Roak choked back several very bitter, very insulting sentences. He struggled to find words that wouldn’t cause the AI to jettison him into space. When he couldn’t come up with anything that didn’t degrade her down to the level of a rusty toaster, he clamped his lips shut and stood.
He wasn’t one hundred percent, so the bridge whirled a bit and he had to take a step or two to catch his balance, but he managed not to fall on his face. For his next trick, he stormed to the bridge doors. They didn’t open automatically like they should hav
e.
“Hessa? Are you keeping me prisoner on the bridge? Roak asked.
“I am isolating you so you do not do any damage that you will later regret,” Hessa said. “Also, it is rude to walk out on someone when they are trying to have a conversation with you. I saved your life, Roak. I sent Marley to you, which is the only reason you are still alive.”
“Marley,” Roak said quietly. He turned and walked back to the pilot’s seat. No point in arguing with an AI when that AI has total control over the ship. “What went down back there again?
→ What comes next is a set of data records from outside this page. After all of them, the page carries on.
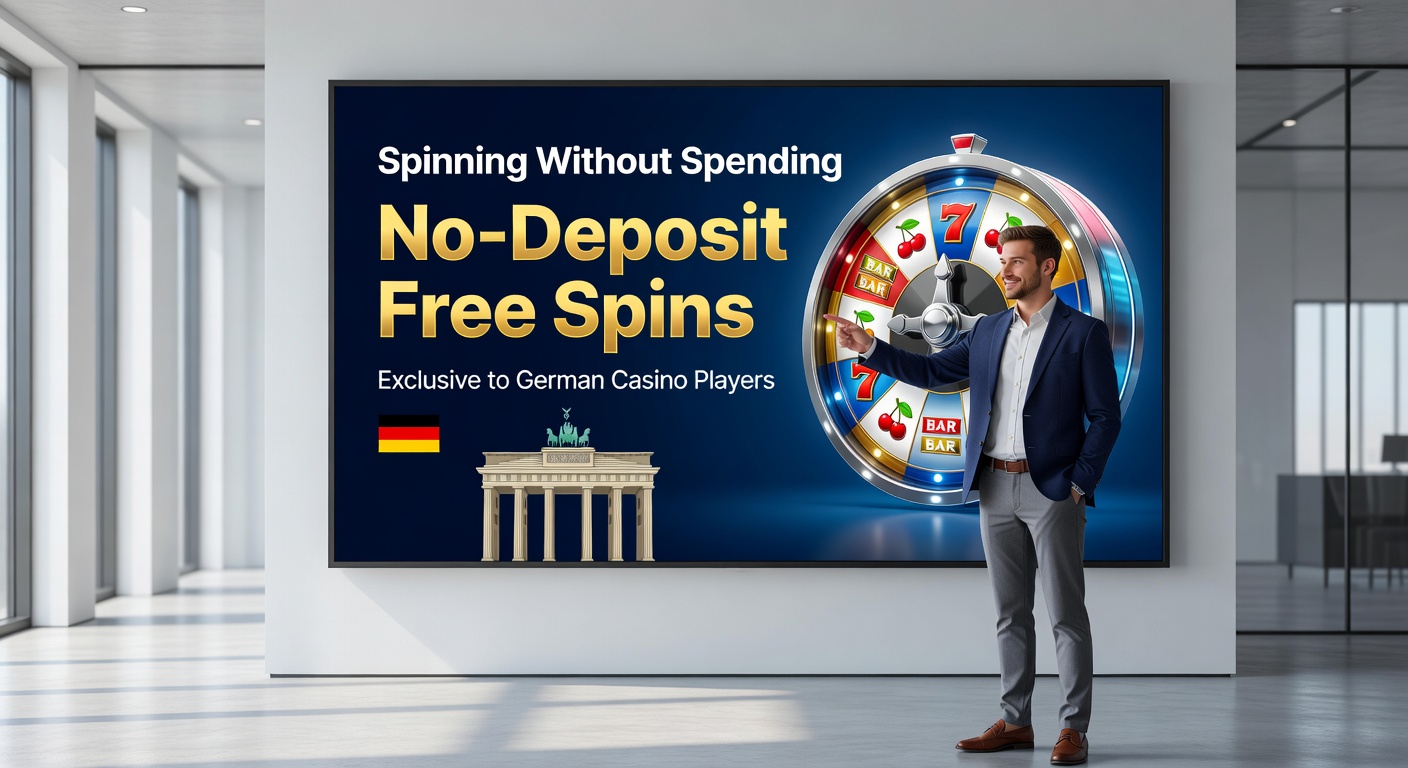 Deutscher Spieler am Laptop mit Slot-Symbolen und Free-Spins-Pop-up, der risikofreies Drehen symbolisiert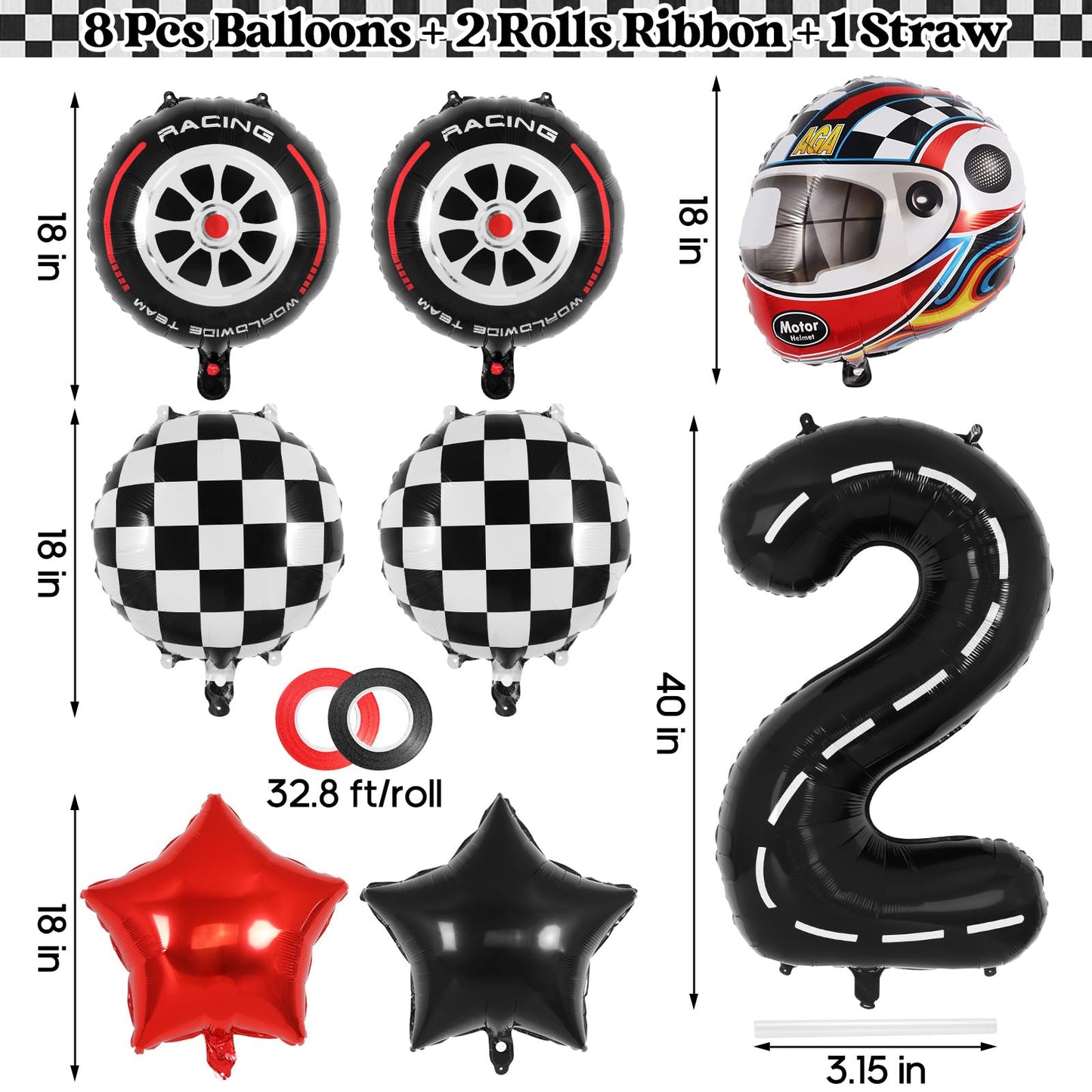 Race Car 2 Balloons, 40 Inch Racetrack Number 2 Balloon, Large Foil Mylar Racetrack Black 2 Balloon For 2 Year Old Birthday Race
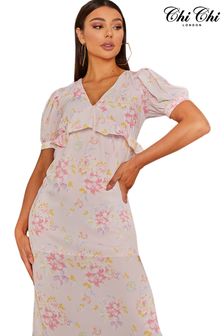 Chi Chi London Pink & White Chi Chi London Short Sleeve Floral Printed Midi Summer Dress (K07982) | 87 €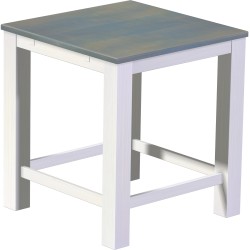 Bartisch 100x100 Rio Classico Taubengrau Weiss massiver Pinien Hochtisch mit Fußleisten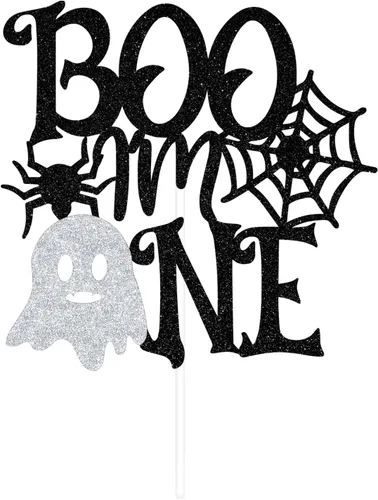 Vista 7 de Decoración negra para tartas "I'm One" con purpurina negra, The Spooky One/Baby Boo, decoración de fiesta de baby shower con temática de Halloween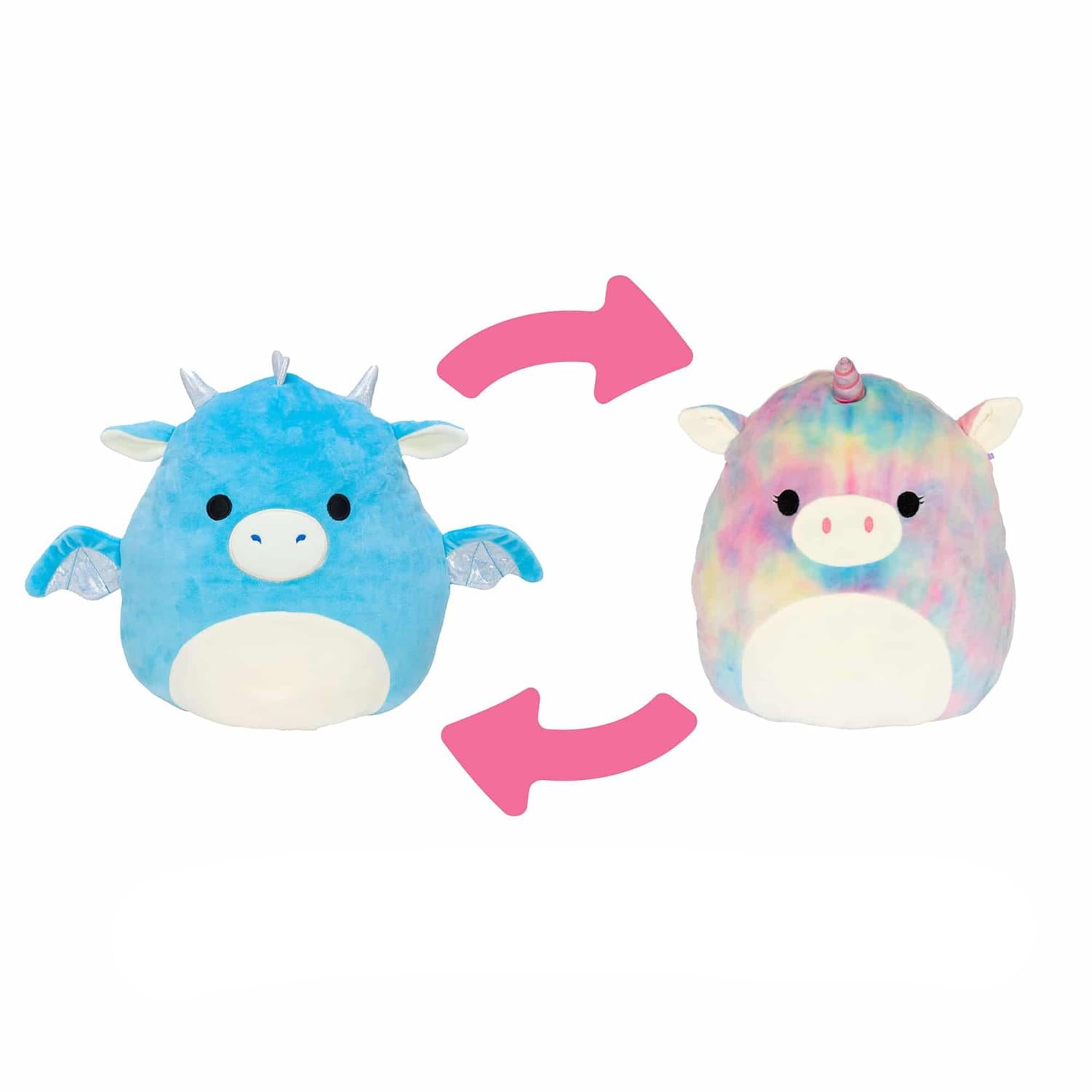 Squishmallow 12 Inch Flip A Mallow Plush | Dragon / Rainbow Unicorn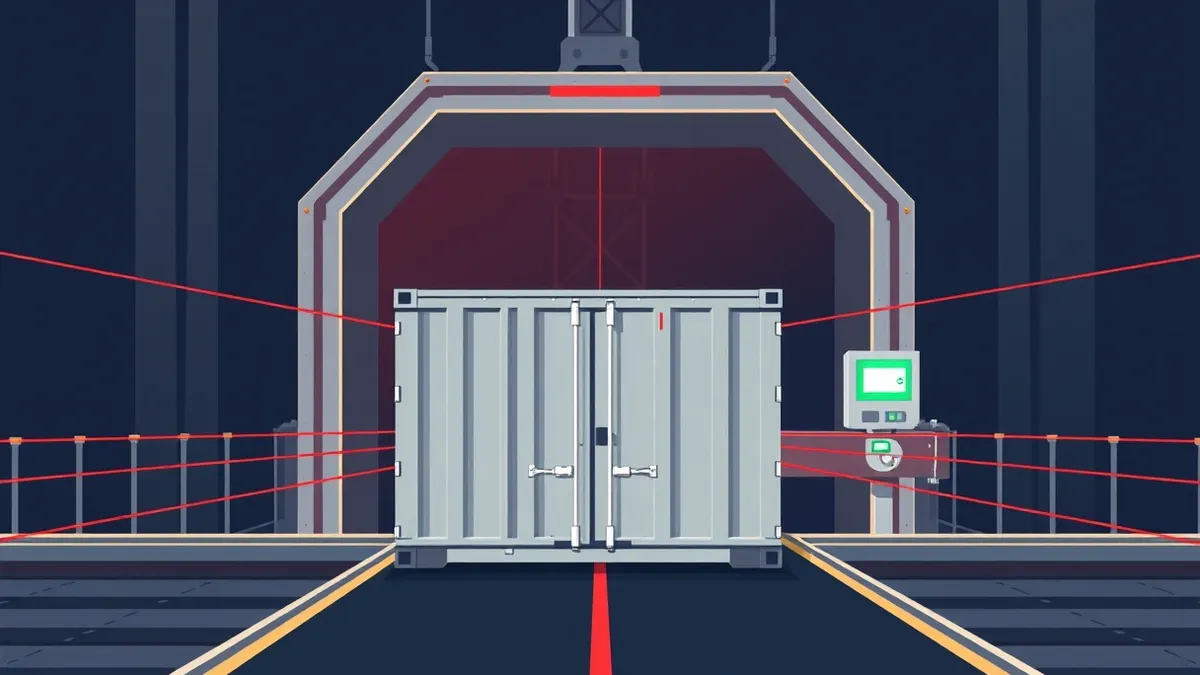Illustration: A metallic shipping container sits on a conveyor belt, moving toward a large industrial scanner arch.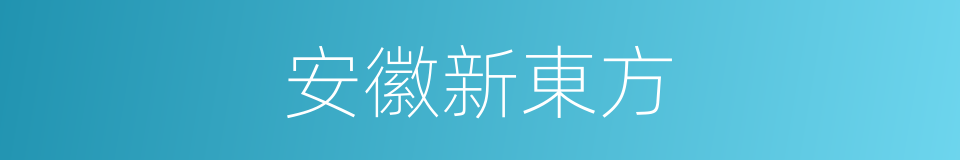 安徽新東方的同義詞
You told me, but it’s sketchy.”
“Marley was outfitted with a good amount of explosives,” Hessa said, sounding bored. “When the opportunity presented itself, he detonated said explosives, killing Mr. Wrenn and everyone around that man. It also destroyed the observation level, opening the station to space. I anticipated this and retrieved your med pod before station security could mobilize and retaliate.”
“You used Marley to break me out of the Void House,” Roak said.
“I used Marley to break you out of the Void House,” Hessa replied. “The man was dying and he was a willing participant. He thought highly of you, Roak. As an AI, I understand just how important that feeling is. For an evolved being such as Marley to believe your life was worthy of his death meant that there is something deeply good about you.”
“There isn’t, trust me,” Roak replied. His kicked his feet back up onto the console. “I do my job and I move on. That’s all.”
“Is that all?” Hessa asked. “What about Veha and Deha? What about Ally? Have you moved on from them?”
“Eight Million Gods, how much of my brain did you scan while I was unconscious?” Roak snapped. “Not cool, Hessa. That is a complete violation of privacy.”
“Privacy,” Hessa snorted. “Please.”
Roak raised his eyebrows and laughed. An AI just snorted. There was some serious sarcasm and contempt in that snort.